-- start of Source --
By Gwen A. Unger From Hyper Allergic

Trying to subsume the Caribbean into a discourse of Latin America or America, curators argue, limits the ability to account for differences between islands.

Humberto Díaz, “Déja Vu” (2008), video still, 20:20Ed. 5/5 (image courtesy the artist)
Even with the rising influx of exhibitions focused on Latin American art, the Caribbean has yet to be given such expansive exposure. When contemporary Caribbean art is represented in exhibitions, more often than not, countries that do not qualify as Spanish-speaking are omitted. Where do these countries fit, if not in a Latin American model, or a North American model? Relational Undercurrents: Contemporary Art of the Caribbean Archipelago — now on view at the Wallach Art Gallery at Columbia University — attempts to answer this challenge.

Before making its way to the Wallach Art Gallery, Relational Undercurrents was first curated and organized as an exhibition for Pacific Standard Time: Los Angeles/Latin America at the Museum of Latin American Art in Long Beach (MOLAA), California. Pacific Standard Time (PST), an initiative started by the Getty Foundation, focuses on various cultural themes of Southern California, in collaboration with arts institutions of the region. The most recent iteration, Los Angeles/Latin America (or LA/LA) took place from September 2017 to January 2018, and focused on the dialogue between Latin American and Latino art and Los Angeles.

Relational Undercurrents is a survey of contemporary Caribbean art spanning several countries, including Haiti, the Dominican Republic, Cuba, Puerto Rico, Curacao, Aruba, St. Maarten, St. Martin, Martinique, Guadeloupe, Trinidad and Tobago, Jamaica, the Bahamas, Barbados, St. Vincent, and their diasporas. Featuring over 80 artists, the work consists of varying types of media such as installation, painting, photography, video, and performance. The curator, Tatiana Flores, is an associate professor of Art History and Latino and Caribbean Studies at Rutgers University, New Brunswick and a graduate of the Department of Art History and Archaeology, Columbia University.

In their catalogue essay, Flores and her collaborator Michelle A. Stephens outline the underlying assumptions, theories, and goals of the exhibition, in particular the idea of using the archipelago as an analytical framework. Whereas past exhibitions have focused on the diversity and hybridity inherent in the Caribbean, Flores explains that Relational Undercurrents is meant to highlight the connections among different experiences in the Caribbean, bringing together artists from variegated backgrounds and languages. The curators want to show the Caribbean as a shared experience, while not negating the diversity of the region, because, as Stephens and Flores write in their introductory essay to the catalogue, “the visual arts are uniquely equipped to bridge the region’s language and cultural divides.”

By using the archipelago as a framework for the exhibition, Flores and Stephens define the Caribbean from the perspective of its inhabitants rather than from the continent. Trying to subsume the Caribbean into a discourse of Latin America or America, they argue, limits the ability to account for differences in experience between islands.
-- end of Source --
## Task directions
Reproduce verbatim the stretch of the exhibition review from "By Gwen A. Unger" through "answer this challenge.".
-- start of Supplied data --
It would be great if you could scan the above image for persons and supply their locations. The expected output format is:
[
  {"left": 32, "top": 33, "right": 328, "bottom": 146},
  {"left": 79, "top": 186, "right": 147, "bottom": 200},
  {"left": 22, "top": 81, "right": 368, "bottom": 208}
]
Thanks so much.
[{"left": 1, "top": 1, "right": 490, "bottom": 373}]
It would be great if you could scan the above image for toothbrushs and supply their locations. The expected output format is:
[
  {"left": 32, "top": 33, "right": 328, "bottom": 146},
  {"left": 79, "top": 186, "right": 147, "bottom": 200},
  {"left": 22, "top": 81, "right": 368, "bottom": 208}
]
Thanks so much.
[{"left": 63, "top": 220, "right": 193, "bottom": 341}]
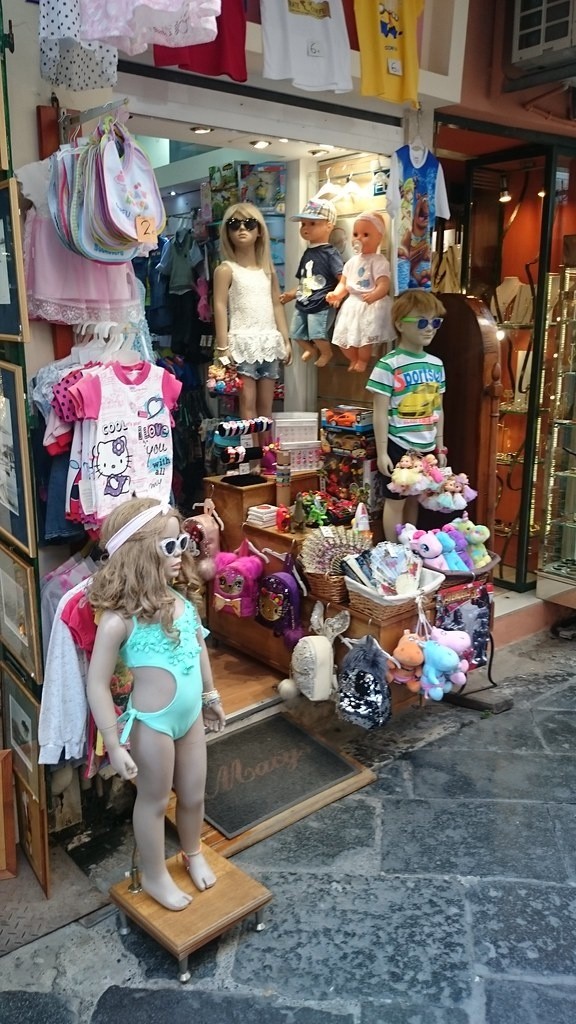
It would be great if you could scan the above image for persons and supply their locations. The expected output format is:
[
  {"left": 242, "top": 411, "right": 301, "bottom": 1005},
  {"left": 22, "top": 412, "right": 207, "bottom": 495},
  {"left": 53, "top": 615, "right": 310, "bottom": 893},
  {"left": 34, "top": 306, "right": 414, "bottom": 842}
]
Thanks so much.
[
  {"left": 387, "top": 448, "right": 479, "bottom": 513},
  {"left": 85, "top": 498, "right": 227, "bottom": 911},
  {"left": 279, "top": 198, "right": 344, "bottom": 366},
  {"left": 365, "top": 287, "right": 449, "bottom": 546},
  {"left": 326, "top": 211, "right": 399, "bottom": 373},
  {"left": 213, "top": 203, "right": 293, "bottom": 470}
]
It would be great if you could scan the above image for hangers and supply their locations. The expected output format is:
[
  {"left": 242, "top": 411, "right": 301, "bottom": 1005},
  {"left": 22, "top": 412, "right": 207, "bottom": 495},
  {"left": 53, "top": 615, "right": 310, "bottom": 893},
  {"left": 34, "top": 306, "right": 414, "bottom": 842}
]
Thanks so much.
[
  {"left": 360, "top": 158, "right": 389, "bottom": 198},
  {"left": 330, "top": 164, "right": 369, "bottom": 202},
  {"left": 87, "top": 542, "right": 102, "bottom": 562},
  {"left": 314, "top": 167, "right": 354, "bottom": 206},
  {"left": 74, "top": 540, "right": 93, "bottom": 562},
  {"left": 57, "top": 101, "right": 119, "bottom": 147},
  {"left": 411, "top": 108, "right": 425, "bottom": 151},
  {"left": 176, "top": 214, "right": 192, "bottom": 239},
  {"left": 56, "top": 320, "right": 142, "bottom": 366}
]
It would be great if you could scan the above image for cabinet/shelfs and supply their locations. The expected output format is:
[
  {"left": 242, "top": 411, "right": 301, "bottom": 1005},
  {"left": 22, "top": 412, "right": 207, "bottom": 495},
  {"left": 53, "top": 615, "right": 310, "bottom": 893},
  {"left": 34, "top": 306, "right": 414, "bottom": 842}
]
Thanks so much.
[
  {"left": 493, "top": 323, "right": 539, "bottom": 593},
  {"left": 203, "top": 473, "right": 437, "bottom": 711},
  {"left": 533, "top": 264, "right": 576, "bottom": 609}
]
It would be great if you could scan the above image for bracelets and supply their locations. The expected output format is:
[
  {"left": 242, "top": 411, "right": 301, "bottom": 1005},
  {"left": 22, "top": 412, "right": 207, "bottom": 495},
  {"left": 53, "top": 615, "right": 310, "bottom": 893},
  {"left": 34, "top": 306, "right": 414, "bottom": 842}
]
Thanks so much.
[
  {"left": 435, "top": 447, "right": 448, "bottom": 453},
  {"left": 202, "top": 690, "right": 220, "bottom": 706},
  {"left": 217, "top": 345, "right": 229, "bottom": 352}
]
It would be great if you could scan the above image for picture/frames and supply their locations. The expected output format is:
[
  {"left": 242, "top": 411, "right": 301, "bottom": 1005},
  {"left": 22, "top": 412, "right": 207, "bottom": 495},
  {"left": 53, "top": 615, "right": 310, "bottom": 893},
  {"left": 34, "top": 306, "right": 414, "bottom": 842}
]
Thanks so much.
[
  {"left": 0, "top": 361, "right": 37, "bottom": 559},
  {"left": 0, "top": 545, "right": 44, "bottom": 686},
  {"left": 0, "top": 660, "right": 45, "bottom": 811},
  {"left": 0, "top": 178, "right": 30, "bottom": 344},
  {"left": 16, "top": 777, "right": 46, "bottom": 887}
]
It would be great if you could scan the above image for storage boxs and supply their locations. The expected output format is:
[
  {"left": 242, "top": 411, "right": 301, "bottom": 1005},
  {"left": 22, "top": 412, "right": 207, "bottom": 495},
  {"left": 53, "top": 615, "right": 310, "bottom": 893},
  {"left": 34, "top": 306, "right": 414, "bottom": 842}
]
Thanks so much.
[
  {"left": 209, "top": 160, "right": 249, "bottom": 222},
  {"left": 240, "top": 162, "right": 287, "bottom": 216},
  {"left": 321, "top": 407, "right": 377, "bottom": 460},
  {"left": 200, "top": 182, "right": 212, "bottom": 222},
  {"left": 320, "top": 454, "right": 385, "bottom": 514}
]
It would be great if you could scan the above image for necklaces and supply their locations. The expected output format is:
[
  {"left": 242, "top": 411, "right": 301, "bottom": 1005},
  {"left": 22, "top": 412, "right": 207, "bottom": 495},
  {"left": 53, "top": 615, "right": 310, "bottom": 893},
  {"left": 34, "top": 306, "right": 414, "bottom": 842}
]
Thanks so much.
[{"left": 498, "top": 281, "right": 519, "bottom": 304}]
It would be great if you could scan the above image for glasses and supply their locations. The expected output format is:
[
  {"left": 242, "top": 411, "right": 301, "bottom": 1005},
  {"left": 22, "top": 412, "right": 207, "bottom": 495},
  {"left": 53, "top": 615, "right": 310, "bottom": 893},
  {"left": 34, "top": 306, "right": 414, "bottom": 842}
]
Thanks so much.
[
  {"left": 401, "top": 317, "right": 443, "bottom": 329},
  {"left": 159, "top": 528, "right": 190, "bottom": 557},
  {"left": 226, "top": 217, "right": 258, "bottom": 231}
]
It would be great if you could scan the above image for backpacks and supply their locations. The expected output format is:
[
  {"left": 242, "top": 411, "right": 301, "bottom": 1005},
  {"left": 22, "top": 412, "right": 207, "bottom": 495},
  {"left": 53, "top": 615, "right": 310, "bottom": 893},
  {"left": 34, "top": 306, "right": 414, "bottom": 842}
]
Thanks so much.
[
  {"left": 337, "top": 634, "right": 391, "bottom": 729},
  {"left": 182, "top": 498, "right": 220, "bottom": 559},
  {"left": 255, "top": 554, "right": 302, "bottom": 652},
  {"left": 212, "top": 540, "right": 263, "bottom": 619},
  {"left": 280, "top": 600, "right": 351, "bottom": 702}
]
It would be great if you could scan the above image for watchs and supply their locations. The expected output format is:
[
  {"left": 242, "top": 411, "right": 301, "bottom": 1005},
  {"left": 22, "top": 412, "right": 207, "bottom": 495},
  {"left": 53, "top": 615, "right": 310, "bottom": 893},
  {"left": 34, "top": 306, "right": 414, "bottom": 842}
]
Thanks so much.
[{"left": 216, "top": 416, "right": 273, "bottom": 464}]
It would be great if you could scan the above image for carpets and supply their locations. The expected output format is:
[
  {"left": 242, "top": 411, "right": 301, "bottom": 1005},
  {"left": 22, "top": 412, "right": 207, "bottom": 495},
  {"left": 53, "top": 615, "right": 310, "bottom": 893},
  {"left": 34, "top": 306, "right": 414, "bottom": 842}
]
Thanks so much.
[{"left": 171, "top": 712, "right": 363, "bottom": 840}]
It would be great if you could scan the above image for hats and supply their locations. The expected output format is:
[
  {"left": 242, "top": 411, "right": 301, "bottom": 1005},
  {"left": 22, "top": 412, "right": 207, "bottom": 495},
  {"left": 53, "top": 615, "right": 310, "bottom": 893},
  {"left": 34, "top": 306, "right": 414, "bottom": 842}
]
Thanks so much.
[{"left": 289, "top": 198, "right": 337, "bottom": 226}]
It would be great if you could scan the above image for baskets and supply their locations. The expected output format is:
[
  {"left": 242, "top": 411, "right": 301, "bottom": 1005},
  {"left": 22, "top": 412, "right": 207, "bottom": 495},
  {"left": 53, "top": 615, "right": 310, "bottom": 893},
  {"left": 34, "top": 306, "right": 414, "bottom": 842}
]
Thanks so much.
[
  {"left": 304, "top": 565, "right": 348, "bottom": 603},
  {"left": 344, "top": 566, "right": 446, "bottom": 620}
]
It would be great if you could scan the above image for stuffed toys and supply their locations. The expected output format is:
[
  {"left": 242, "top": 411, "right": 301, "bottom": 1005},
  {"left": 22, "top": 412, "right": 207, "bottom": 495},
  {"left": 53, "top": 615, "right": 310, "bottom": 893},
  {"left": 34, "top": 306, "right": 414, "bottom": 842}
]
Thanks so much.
[
  {"left": 396, "top": 511, "right": 492, "bottom": 570},
  {"left": 386, "top": 626, "right": 471, "bottom": 701}
]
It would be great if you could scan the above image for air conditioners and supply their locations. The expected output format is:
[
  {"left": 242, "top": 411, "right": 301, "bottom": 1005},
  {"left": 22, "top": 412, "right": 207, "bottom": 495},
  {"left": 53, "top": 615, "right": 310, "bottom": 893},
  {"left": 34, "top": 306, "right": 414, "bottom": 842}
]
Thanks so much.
[{"left": 511, "top": 0, "right": 576, "bottom": 87}]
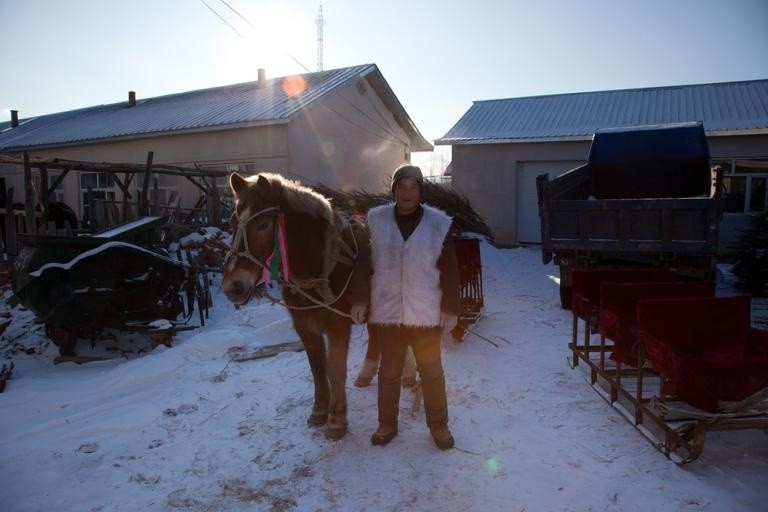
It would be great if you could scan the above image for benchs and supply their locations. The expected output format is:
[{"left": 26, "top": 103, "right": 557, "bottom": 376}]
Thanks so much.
[{"left": 562, "top": 263, "right": 767, "bottom": 465}]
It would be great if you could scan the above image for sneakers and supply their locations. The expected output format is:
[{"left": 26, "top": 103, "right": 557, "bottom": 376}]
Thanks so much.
[
  {"left": 430, "top": 423, "right": 454, "bottom": 449},
  {"left": 372, "top": 425, "right": 397, "bottom": 446}
]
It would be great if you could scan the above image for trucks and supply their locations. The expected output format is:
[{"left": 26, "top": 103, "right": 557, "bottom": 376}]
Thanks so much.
[{"left": 536, "top": 121, "right": 722, "bottom": 310}]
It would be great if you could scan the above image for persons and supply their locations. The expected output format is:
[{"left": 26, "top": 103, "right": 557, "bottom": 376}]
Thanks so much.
[{"left": 351, "top": 165, "right": 460, "bottom": 449}]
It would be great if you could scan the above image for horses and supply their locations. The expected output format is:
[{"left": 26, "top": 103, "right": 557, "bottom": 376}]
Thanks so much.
[{"left": 216, "top": 170, "right": 416, "bottom": 443}]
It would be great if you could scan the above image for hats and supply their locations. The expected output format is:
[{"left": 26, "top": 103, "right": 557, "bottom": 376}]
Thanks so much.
[{"left": 391, "top": 165, "right": 425, "bottom": 204}]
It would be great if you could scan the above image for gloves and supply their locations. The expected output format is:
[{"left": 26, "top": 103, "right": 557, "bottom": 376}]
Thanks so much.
[
  {"left": 440, "top": 313, "right": 458, "bottom": 335},
  {"left": 351, "top": 305, "right": 366, "bottom": 325}
]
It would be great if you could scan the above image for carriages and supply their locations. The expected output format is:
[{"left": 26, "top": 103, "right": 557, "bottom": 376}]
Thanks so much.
[{"left": 219, "top": 171, "right": 490, "bottom": 440}]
-- end of Supplied data --
## Result
By Gwen A. Unger From Hyper Allergic

Trying to subsume the Caribbean into a discourse of Latin America or America, curators argue, limits the ability to account for differences between islands.

Humberto Díaz, “Déja Vu” (2008), video still, 20:20Ed. 5/5 (image courtesy the artist)
Even with the rising influx of exhibitions focused on Latin American art, the Caribbean has yet to be given such expansive exposure. When contemporary Caribbean art is represented in exhibitions, more often than not, countries that do not qualify as Spanish-speaking are omitted. Where do these countries fit, if not in a Latin American model, or a North American model? Relational Undercurrents: Contemporary Art of the Caribbean Archipelago — now on view at the Wallach Art Gallery at Columbia University — attempts to answer this challenge.